Potato latkes should be nice and crispy on the outside with a pillowy soft inside. This recipe is EASIER than any other recipe and it makes perfect latkes!
Line a large plate with paper towels and set it aside. Place a large skillet on a burner and add enough oil to reach a depth of about half an inch. Heat over medium to medium-high heat until the oil is shimmering.
Add the potatoes, eggs, flour, baking powder, and salt to a large mixing bowl. Mix thoroughly to ensure everything is distributed evenly.
Test the heat of the oil by putting a small amount of the mixture in the oil. If it sizzles and fries immediately, the oil is hot enough.

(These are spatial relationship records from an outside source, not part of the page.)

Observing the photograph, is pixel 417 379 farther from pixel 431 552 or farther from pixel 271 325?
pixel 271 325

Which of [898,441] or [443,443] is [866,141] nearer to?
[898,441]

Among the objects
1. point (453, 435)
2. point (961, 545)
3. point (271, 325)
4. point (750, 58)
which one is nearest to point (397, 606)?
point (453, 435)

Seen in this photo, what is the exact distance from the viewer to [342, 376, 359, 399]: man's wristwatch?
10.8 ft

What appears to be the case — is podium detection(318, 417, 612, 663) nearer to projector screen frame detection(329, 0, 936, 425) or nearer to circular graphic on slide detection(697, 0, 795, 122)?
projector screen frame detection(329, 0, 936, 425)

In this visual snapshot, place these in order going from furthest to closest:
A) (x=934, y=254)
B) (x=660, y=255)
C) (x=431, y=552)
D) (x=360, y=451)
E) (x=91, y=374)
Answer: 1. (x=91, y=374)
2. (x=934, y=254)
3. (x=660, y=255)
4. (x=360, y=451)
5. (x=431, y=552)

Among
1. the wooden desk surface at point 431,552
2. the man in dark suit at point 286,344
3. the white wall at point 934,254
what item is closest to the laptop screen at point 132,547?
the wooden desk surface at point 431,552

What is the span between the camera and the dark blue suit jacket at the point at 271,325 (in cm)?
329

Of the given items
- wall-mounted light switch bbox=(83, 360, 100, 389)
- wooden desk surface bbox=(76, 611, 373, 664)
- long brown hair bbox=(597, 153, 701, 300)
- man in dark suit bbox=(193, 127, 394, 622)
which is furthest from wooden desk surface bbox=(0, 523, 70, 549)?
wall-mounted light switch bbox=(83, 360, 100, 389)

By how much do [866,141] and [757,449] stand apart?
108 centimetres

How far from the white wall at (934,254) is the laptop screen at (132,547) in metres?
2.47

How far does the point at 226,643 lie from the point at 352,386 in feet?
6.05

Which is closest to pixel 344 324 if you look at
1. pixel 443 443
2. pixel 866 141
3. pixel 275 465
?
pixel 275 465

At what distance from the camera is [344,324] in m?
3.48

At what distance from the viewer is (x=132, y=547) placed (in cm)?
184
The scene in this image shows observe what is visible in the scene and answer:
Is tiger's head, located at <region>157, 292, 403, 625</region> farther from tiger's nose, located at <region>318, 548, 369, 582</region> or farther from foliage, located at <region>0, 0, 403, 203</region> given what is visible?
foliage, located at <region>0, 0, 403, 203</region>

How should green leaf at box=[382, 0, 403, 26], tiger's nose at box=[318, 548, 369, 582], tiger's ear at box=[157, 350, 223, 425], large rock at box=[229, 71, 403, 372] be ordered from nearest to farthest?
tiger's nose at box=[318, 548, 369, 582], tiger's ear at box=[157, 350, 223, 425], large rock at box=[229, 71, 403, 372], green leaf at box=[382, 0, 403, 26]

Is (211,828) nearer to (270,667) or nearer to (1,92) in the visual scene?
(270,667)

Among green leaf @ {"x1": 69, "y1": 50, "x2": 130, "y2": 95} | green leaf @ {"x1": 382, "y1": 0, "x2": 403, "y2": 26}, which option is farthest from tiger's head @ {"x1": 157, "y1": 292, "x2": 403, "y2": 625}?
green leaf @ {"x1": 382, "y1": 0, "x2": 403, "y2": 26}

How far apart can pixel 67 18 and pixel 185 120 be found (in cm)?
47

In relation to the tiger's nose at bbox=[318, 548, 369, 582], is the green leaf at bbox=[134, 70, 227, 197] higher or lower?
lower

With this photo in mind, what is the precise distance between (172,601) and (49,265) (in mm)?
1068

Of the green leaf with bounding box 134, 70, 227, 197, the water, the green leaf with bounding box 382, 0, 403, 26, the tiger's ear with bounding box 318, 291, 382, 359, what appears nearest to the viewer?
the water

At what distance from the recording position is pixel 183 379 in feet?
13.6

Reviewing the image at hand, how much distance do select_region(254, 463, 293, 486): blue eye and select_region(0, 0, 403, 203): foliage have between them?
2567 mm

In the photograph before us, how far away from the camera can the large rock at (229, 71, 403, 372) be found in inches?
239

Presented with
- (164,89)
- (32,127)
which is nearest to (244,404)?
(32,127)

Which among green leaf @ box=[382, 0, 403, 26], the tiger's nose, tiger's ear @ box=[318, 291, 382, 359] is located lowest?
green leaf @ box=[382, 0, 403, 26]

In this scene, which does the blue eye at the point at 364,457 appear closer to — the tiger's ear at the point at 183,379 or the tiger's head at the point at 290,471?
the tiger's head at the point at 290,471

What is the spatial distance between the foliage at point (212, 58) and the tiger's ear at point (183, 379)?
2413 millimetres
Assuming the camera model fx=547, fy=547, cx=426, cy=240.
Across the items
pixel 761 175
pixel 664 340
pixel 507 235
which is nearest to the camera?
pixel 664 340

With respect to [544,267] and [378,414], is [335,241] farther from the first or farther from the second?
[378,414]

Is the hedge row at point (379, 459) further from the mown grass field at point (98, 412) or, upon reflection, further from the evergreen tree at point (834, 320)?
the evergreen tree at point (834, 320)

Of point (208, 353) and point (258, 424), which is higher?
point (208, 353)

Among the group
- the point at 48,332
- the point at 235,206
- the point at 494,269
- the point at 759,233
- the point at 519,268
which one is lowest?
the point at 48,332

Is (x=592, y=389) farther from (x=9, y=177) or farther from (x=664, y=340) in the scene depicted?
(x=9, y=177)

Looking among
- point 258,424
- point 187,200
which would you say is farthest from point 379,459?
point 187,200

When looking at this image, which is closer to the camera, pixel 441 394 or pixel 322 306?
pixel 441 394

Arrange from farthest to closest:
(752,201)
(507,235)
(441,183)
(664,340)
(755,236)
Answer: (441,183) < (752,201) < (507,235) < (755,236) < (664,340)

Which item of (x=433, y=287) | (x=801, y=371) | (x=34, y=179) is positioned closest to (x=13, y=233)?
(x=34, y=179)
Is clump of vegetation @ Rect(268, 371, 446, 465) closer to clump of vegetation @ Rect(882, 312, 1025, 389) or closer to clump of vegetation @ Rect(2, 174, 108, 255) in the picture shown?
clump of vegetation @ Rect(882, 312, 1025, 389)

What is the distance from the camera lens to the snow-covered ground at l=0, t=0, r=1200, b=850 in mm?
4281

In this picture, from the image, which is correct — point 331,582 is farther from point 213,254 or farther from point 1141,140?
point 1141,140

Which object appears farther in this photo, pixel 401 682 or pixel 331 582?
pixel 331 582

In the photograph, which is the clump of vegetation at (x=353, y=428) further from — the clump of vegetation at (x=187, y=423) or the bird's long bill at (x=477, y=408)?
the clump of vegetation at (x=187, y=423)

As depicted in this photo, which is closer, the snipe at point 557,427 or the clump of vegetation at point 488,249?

Use a large spoon to scoop up some of the mixture (about 1/3 cup). Press it into the spoon so everything will stick together. Gently slip it into the oil. Use the back of the spoon to press down lightly on top of the latke to flatten it out a little. Continue adding latkes to the skillet until you have 6 cooking.
Cook for about 7 to 10 minutes on one side. When golden brown, flip each latke over and cook for another 7 to 10 minutes until golden brown on that side as well. Remove to a plate lined with paper towels to soak up excess oil.
When the first batch is done, cook the rest of the latkes. There should be approximately 6 more. When done, remove the latkes to the plate. Serve immediately with your choice of toppings.
To make these potato latkes gluten free, substitute your favorite gluten free flour (I've used a gluten free all purpose mix and also sorghum flour successfully) and ensure that all your other ingredients are gluten free.